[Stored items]
☆ ☆ ☆

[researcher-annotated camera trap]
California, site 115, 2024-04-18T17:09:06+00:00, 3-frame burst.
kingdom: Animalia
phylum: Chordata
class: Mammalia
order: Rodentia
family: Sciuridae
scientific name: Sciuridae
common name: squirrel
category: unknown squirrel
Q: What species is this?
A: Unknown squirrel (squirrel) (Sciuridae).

☆ ☆ ☆

What you should do
Print the entries exactly.

Finished task
[researcher-annotated camera trap]
California, site 115, 2024-04-18T17:09:06+00:00, 3-frame burst.
kingdom: Animalia
phylum: Chordata
class: Mammalia
order: Rodentia
family: Sciuridae
scientific name: Sciuridae
common name: squirrel
category: unknown squirrel
Q: What species is this?
A: Unknown squirrel (squirrel) (Sciuridae).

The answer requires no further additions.